==== PROVIDED ENTRIES ====
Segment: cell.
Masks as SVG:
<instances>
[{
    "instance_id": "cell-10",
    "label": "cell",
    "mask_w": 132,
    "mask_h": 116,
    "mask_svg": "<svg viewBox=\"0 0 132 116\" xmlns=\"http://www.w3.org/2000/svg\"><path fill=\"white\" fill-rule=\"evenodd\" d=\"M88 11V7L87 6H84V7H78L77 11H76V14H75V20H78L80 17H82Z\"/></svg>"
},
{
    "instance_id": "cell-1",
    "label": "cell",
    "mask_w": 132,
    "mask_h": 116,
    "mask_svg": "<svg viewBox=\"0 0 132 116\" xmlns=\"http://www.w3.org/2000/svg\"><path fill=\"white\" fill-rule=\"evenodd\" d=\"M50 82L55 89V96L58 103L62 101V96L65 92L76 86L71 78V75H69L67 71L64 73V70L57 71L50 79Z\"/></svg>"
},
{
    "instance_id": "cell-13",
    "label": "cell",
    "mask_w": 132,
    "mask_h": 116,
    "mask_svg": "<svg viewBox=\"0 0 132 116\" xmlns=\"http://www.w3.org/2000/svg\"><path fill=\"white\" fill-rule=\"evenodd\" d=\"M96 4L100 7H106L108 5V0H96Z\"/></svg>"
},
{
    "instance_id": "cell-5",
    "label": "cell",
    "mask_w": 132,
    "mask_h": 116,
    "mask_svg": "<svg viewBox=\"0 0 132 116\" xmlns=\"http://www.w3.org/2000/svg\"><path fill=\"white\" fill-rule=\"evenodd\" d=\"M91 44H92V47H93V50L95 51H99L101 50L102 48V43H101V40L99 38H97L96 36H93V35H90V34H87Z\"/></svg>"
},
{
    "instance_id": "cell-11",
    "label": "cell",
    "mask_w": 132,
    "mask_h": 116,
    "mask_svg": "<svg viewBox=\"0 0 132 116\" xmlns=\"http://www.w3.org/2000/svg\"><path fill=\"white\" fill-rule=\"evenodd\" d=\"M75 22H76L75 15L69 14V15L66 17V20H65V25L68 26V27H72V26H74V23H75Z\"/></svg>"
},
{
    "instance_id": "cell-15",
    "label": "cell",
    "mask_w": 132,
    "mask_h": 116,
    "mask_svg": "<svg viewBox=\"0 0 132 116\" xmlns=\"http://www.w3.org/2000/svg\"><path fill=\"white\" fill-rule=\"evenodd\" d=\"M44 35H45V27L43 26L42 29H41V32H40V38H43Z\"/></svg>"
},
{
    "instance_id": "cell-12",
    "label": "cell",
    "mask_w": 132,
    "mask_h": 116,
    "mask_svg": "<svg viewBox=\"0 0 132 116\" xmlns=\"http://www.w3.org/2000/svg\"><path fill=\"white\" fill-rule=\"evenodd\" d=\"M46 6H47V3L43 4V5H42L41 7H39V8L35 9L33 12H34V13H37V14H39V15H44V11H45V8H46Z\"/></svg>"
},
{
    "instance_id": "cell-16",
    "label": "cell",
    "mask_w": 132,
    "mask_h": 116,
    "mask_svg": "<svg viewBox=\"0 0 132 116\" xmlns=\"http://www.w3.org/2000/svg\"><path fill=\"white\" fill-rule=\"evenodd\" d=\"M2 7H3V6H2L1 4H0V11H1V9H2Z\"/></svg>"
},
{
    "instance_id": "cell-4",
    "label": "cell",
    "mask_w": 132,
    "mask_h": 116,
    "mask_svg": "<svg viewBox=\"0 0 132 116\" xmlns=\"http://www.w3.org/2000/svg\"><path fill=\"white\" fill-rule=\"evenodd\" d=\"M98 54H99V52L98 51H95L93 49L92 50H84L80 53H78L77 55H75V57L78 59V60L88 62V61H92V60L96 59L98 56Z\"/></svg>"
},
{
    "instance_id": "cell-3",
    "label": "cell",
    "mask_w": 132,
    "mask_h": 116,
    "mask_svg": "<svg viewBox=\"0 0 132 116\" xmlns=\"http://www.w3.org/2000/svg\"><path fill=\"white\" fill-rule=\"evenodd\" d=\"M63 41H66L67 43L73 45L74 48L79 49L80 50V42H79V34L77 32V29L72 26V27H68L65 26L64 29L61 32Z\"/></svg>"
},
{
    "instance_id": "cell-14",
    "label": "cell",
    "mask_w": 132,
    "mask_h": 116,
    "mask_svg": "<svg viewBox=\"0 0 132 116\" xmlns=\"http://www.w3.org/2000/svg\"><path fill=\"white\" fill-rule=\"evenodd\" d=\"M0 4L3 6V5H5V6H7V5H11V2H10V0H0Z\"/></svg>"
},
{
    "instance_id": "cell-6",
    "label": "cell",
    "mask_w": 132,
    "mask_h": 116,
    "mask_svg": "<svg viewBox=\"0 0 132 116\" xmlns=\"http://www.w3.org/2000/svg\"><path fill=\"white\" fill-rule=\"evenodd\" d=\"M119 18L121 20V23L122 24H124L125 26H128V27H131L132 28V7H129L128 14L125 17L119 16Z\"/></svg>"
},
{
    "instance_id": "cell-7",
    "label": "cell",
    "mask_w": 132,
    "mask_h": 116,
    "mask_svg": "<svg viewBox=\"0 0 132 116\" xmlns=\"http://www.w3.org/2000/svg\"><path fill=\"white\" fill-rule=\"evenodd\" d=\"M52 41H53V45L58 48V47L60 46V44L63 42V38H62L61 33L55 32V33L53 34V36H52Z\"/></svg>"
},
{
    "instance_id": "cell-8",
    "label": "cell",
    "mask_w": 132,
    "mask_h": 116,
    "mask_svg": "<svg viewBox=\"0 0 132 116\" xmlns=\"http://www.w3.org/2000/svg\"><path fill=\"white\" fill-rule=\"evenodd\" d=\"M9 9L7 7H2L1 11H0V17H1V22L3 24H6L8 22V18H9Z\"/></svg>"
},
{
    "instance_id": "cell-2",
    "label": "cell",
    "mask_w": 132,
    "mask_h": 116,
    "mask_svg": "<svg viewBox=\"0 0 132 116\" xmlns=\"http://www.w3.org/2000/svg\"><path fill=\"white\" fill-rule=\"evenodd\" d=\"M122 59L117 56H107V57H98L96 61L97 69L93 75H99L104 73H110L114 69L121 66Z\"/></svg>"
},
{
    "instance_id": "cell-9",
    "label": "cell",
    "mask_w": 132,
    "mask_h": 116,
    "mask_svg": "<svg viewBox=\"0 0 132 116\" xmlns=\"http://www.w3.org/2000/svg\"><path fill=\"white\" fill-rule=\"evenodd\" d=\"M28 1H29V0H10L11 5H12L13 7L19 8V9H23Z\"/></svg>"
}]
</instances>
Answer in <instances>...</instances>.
====
==== PROVIDED ENTRIES ====
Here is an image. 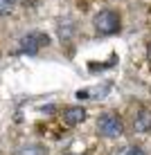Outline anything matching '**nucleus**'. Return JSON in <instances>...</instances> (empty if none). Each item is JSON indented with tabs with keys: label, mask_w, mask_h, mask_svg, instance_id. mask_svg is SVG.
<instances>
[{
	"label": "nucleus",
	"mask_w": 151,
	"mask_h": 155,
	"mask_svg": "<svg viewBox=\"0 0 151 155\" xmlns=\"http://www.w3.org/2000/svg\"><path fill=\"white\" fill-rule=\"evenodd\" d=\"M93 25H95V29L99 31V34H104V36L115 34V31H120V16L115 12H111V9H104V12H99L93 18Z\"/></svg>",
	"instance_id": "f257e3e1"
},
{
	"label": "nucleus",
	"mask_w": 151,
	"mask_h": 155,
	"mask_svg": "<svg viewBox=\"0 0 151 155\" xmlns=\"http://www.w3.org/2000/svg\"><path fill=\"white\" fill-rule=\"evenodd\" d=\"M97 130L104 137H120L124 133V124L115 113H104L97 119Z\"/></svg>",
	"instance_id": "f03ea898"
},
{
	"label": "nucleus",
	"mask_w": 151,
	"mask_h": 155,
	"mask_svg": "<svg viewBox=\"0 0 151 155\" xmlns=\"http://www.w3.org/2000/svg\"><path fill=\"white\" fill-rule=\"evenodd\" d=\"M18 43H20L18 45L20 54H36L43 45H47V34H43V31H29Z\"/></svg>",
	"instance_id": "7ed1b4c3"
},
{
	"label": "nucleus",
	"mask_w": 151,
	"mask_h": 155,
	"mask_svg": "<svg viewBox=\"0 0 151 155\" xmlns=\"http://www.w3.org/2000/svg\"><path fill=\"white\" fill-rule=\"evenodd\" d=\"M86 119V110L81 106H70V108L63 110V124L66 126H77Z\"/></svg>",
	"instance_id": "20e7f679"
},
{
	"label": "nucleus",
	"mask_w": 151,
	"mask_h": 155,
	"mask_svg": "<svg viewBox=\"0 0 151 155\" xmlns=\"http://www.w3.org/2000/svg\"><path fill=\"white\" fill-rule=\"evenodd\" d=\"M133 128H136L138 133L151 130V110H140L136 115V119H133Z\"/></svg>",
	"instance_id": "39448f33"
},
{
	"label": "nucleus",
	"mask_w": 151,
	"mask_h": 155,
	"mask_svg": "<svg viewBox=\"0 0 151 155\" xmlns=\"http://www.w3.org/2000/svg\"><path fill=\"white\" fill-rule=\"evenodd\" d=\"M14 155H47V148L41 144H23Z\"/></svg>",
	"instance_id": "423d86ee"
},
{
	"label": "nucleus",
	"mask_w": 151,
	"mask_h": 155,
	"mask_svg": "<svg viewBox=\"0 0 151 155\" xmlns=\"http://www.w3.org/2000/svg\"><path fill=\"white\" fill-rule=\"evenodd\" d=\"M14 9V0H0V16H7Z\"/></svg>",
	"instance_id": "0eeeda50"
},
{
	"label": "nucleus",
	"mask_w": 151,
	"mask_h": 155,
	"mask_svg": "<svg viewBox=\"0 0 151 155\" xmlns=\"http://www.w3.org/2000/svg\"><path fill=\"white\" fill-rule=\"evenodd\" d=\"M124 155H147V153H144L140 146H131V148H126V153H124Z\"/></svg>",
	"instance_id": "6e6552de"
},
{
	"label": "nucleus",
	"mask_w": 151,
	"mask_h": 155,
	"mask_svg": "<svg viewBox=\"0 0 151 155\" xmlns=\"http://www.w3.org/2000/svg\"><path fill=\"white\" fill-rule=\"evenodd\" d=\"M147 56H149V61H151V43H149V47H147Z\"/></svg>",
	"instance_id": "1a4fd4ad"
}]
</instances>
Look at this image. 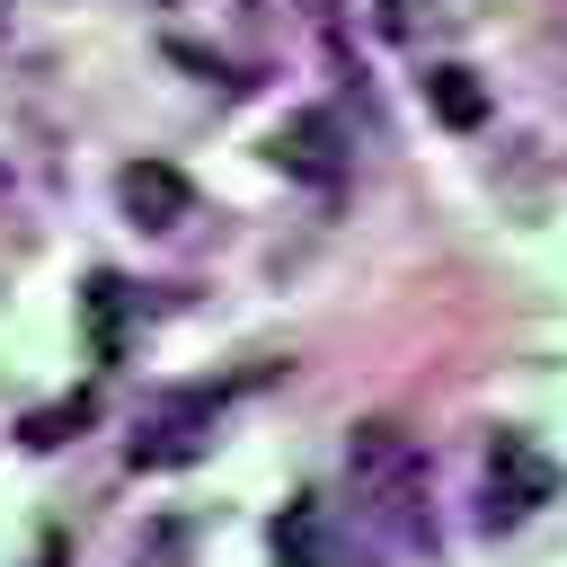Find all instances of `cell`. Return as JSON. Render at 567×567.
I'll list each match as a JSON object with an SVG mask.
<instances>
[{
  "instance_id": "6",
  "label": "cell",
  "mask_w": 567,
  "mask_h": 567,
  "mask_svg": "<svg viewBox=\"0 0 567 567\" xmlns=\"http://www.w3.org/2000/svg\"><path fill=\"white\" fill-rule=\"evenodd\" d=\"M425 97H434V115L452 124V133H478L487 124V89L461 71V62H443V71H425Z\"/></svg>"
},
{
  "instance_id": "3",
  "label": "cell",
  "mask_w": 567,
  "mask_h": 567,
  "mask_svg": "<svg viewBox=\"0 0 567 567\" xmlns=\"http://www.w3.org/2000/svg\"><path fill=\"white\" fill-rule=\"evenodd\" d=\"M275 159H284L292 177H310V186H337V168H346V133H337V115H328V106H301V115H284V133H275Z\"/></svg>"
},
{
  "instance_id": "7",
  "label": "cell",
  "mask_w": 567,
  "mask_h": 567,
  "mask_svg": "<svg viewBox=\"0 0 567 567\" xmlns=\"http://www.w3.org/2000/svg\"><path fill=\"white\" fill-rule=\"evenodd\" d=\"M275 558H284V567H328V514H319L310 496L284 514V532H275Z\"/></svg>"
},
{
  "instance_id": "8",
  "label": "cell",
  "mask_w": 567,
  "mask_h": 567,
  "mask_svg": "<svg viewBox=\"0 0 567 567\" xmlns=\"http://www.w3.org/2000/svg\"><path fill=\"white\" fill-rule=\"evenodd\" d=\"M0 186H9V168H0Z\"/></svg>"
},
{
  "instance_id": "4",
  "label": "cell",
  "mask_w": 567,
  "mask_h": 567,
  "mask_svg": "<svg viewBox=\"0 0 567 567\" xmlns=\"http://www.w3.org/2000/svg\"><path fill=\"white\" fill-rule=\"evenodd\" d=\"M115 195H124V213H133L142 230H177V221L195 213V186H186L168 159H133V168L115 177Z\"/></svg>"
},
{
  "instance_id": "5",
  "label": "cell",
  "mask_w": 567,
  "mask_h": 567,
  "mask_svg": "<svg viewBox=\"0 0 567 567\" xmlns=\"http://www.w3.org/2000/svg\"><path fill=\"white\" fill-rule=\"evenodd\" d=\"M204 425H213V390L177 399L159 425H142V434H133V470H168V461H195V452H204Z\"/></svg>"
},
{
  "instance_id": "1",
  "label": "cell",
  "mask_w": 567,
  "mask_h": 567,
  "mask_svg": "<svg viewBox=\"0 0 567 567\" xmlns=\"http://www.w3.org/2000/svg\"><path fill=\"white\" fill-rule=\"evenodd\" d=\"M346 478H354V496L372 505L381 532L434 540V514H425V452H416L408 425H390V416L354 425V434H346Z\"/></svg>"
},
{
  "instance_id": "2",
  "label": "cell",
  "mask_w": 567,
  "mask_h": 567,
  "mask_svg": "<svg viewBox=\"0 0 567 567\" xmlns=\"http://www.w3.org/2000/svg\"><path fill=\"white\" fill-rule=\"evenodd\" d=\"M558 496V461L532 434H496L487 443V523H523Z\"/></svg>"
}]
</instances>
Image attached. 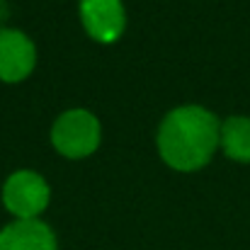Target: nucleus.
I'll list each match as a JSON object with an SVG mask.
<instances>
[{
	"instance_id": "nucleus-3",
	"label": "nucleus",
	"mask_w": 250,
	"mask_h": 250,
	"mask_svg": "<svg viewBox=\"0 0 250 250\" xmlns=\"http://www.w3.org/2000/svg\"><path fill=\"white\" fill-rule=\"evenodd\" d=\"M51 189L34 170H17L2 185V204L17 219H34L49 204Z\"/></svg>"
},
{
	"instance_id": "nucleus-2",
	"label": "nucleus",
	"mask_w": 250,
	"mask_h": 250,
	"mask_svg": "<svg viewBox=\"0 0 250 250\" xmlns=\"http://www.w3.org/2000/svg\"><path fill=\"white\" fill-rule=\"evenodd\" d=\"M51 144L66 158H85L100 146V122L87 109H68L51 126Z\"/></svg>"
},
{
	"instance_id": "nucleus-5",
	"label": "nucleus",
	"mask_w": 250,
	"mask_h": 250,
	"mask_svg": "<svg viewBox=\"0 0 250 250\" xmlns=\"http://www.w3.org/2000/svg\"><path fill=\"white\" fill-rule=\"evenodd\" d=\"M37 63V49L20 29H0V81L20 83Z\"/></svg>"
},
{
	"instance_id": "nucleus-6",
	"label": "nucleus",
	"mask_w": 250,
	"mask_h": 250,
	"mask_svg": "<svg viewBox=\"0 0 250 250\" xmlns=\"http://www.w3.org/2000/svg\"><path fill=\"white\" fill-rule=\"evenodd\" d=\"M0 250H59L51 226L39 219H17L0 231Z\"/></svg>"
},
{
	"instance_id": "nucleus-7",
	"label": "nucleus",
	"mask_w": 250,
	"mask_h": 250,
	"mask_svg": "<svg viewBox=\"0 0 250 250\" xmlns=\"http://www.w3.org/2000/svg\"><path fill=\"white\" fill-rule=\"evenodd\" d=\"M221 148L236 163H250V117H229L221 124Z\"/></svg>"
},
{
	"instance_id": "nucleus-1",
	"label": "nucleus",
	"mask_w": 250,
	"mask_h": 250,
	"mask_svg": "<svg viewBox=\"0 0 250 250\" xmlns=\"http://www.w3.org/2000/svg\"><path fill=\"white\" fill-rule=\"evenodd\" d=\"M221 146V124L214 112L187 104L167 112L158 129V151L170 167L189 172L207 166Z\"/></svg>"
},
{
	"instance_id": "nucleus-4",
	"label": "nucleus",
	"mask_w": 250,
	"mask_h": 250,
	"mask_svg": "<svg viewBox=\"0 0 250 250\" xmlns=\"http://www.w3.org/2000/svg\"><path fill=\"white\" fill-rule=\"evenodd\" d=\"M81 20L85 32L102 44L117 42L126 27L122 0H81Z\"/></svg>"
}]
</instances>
====
==== PROVIDED ENTRIES ====
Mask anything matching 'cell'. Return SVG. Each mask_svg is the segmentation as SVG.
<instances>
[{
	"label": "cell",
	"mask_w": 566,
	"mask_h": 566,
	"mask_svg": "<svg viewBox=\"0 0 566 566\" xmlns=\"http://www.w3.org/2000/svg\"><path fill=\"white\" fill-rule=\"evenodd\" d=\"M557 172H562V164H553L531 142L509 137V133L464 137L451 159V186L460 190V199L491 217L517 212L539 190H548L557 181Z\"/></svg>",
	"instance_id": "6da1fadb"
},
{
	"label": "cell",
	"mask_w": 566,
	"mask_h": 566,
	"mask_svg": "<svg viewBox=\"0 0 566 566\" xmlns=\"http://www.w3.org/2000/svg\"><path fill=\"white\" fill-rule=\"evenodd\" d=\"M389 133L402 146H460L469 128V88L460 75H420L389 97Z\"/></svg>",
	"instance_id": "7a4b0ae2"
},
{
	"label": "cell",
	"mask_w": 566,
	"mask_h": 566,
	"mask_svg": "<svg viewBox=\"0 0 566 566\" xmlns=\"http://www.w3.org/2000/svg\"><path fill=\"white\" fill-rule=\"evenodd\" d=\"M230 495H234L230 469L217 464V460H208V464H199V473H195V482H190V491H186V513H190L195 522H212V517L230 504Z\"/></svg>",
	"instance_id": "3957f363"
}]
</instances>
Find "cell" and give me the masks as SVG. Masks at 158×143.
====
:: REQUIREMENTS ::
Render the lines from the line with "Mask anything matching" to the line with "Masks at 158×143.", both included, as a Markdown table with the columns No. and Line. Number each row and leave out blank lines.

:: TASK OUTPUT ::
| No. | Line |
|---|---|
| 1 | Mask anything matching 'cell'. Return SVG. Each mask_svg is the segmentation as SVG. |
| 2 | <instances> |
| 3 | [{ |
| 4 | 	"label": "cell", |
| 5 | 	"mask_w": 566, |
| 6 | 	"mask_h": 566, |
| 7 | 	"mask_svg": "<svg viewBox=\"0 0 566 566\" xmlns=\"http://www.w3.org/2000/svg\"><path fill=\"white\" fill-rule=\"evenodd\" d=\"M557 172H562V164H553L531 142L509 137V133L464 137L451 159V186L460 190V199L491 217L517 212L539 190H548L557 181Z\"/></svg>", |
| 8 | 	"instance_id": "6da1fadb" |
| 9 | }, |
| 10 | { |
| 11 | 	"label": "cell", |
| 12 | 	"mask_w": 566, |
| 13 | 	"mask_h": 566, |
| 14 | 	"mask_svg": "<svg viewBox=\"0 0 566 566\" xmlns=\"http://www.w3.org/2000/svg\"><path fill=\"white\" fill-rule=\"evenodd\" d=\"M389 133L402 146H460L469 128V88L460 75H420L389 97Z\"/></svg>", |
| 15 | 	"instance_id": "7a4b0ae2" |
| 16 | }, |
| 17 | { |
| 18 | 	"label": "cell", |
| 19 | 	"mask_w": 566, |
| 20 | 	"mask_h": 566, |
| 21 | 	"mask_svg": "<svg viewBox=\"0 0 566 566\" xmlns=\"http://www.w3.org/2000/svg\"><path fill=\"white\" fill-rule=\"evenodd\" d=\"M230 495H234L230 469L217 464V460H208V464H199V473H195V482H190V491H186V513H190L195 522H212V517L230 504Z\"/></svg>", |
| 22 | 	"instance_id": "3957f363" |
| 23 | }] |
| 24 | </instances> |
| 25 | Find "cell" and give me the masks as SVG. Masks at 158×143. |